To do
Reproduce the interview excerpt on home batteries below word for word, from its first line to its last.

Reading passage
◇ ◇ ◇ ◇

James Lawler: So essentially if I’m a customer of Haven, maybe just sort of walk me through, you know, what that relationship is like.
Jeff Chapin: Yeah. So I think [00:08:00] it’s a unique product category and that in this business home batteries have very low awareness. And so we have a two step process where we are two, two things we have to achieve. One is explaining to people why they should get a battery and the value propositions there, you know, primarily are power backup.
We have an aging, particularly an aging electric grid, particularly the distribution side, the, the last mile that gets to homes and businesses. A lot of that is past its intended service life. And so what you are seeing is more power outages, particularly in California, Texas, they’re predicting, I think, in Texas that the grid this summer will not have enough power to supply the, you know, homes and businesses and so they’re already predicting rolling brownouts and blackouts.
And so a primary function of, of a home battery is electric backup. So you can get continuity of power. If the grid goes down, the [00:09:00] battery switches within milliseconds, and so it’s not noticeable to homeowners that you’ve switched from grid power to battery power.
The other big thing is, is financial savings on your electric bill. And this comes in two ways, and it does differ state by state. So our first market is California, it’s where we’re operating right now, and California, the regulators there have created time of use pricing tariffs for electric for residential electric bills as a way to drive behavior change. And so um, you might pay if you use electricity between 4 and 9 p. m in the summer, you might pay 65 cents a kilowatt hour, if you use that same electricity between 10 a. m. And 4 p. m., you might pay 20 cents a kilowatt hour. And so-
James Lawler: That’s amazing.

◇ ◇ ◇ ◇

Supplied entries
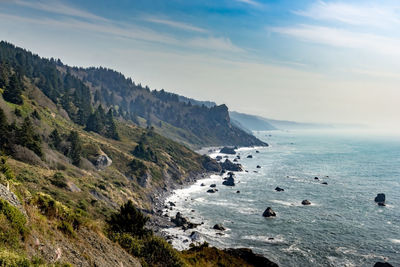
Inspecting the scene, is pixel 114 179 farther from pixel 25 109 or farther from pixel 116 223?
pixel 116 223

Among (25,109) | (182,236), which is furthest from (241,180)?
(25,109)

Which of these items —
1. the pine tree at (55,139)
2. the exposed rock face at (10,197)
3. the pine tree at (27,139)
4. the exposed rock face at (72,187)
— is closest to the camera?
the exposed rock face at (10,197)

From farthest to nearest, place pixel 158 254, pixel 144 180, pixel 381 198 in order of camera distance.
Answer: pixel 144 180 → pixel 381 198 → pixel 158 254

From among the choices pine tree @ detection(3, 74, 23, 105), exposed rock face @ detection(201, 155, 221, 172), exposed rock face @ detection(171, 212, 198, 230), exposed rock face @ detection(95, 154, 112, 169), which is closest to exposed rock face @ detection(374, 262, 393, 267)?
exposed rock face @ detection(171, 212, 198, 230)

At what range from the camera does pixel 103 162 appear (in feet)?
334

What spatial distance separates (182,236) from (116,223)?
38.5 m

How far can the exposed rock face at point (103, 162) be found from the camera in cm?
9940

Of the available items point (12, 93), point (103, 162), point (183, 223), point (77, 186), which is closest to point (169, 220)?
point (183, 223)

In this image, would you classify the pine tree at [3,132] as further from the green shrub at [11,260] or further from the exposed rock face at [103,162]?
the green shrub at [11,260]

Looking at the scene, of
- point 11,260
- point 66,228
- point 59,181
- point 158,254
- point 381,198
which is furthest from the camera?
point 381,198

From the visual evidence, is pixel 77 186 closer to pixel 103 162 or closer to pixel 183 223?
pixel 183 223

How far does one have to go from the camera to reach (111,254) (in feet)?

◇ ◇ ◇ ◇

Problem solution
James Lawler: So essentially if I’m a customer of Haven, maybe just sort of walk me through, you know, what that relationship is like.
Jeff Chapin: Yeah. So I think [00:08:00] it’s a unique product category and that in this business home batteries have very low awareness. And so we have a two step process where we are two, two things we have to achieve. One is explaining to people why they should get a battery and the value propositions there, you know, primarily are power backup.
We have an aging, particularly an aging electric grid, particularly the distribution side, the, the last mile that gets to homes and businesses. A lot of that is past its intended service life. And so what you are seeing is more power outages, particularly in California, Texas, they’re predicting, I think, in Texas that the grid this summer will not have enough power to supply the, you know, homes and businesses and so they’re already predicting rolling brownouts and blackouts.
And so a primary function of, of a home battery is electric backup. So you can get continuity of power. If the grid goes down, the [00:09:00] battery switches within milliseconds, and so it’s not noticeable to homeowners that you’ve switched from grid power to battery power.
The other big thing is, is financial savings on your electric bill. And this comes in two ways, and it does differ state by state. So our first market is California, it’s where we’re operating right now, and California, the regulators there have created time of use pricing tariffs for electric for residential electric bills as a way to drive behavior change. And so um, you might pay if you use electricity between 4 and 9 p. m in the summer, you might pay 65 cents a kilowatt hour, if you use that same electricity between 10 a. m. And 4 p. m., you might pay 20 cents a kilowatt hour. And so-
James Lawler: That’s amazing.